= Records to use =
# # # # #
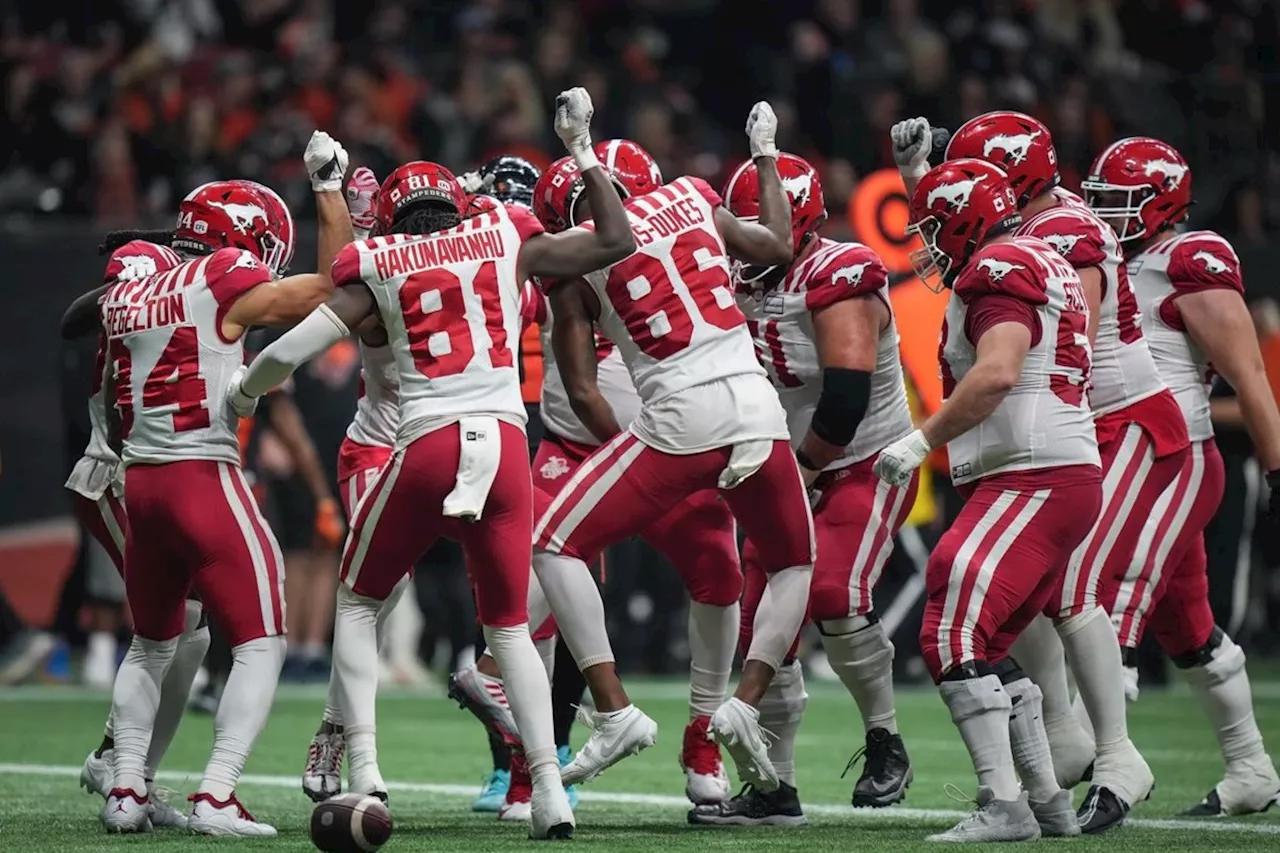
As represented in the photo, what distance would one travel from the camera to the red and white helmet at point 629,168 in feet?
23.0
# # # # #
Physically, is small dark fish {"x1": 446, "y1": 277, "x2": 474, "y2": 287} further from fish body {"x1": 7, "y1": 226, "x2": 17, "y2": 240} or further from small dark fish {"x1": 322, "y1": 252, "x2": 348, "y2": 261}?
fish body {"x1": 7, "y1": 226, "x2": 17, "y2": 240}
# # # # #
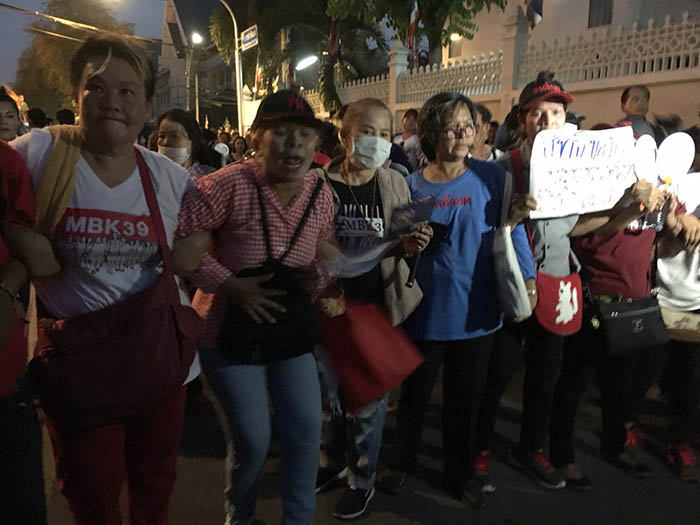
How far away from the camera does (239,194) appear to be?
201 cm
# # # # #
= Task statement =
Collect every line of the entries above that contains the word "from".

= Exercise response =
As represented in the photo, what distance would one travel from the camera to the red and white helmet at point 629,168 in feet?
Physically, is small dark fish {"x1": 446, "y1": 277, "x2": 474, "y2": 287} further from fish body {"x1": 7, "y1": 226, "x2": 17, "y2": 240} or further from small dark fish {"x1": 322, "y1": 252, "x2": 348, "y2": 261}?
How far away from the camera does (239,194) appear to be?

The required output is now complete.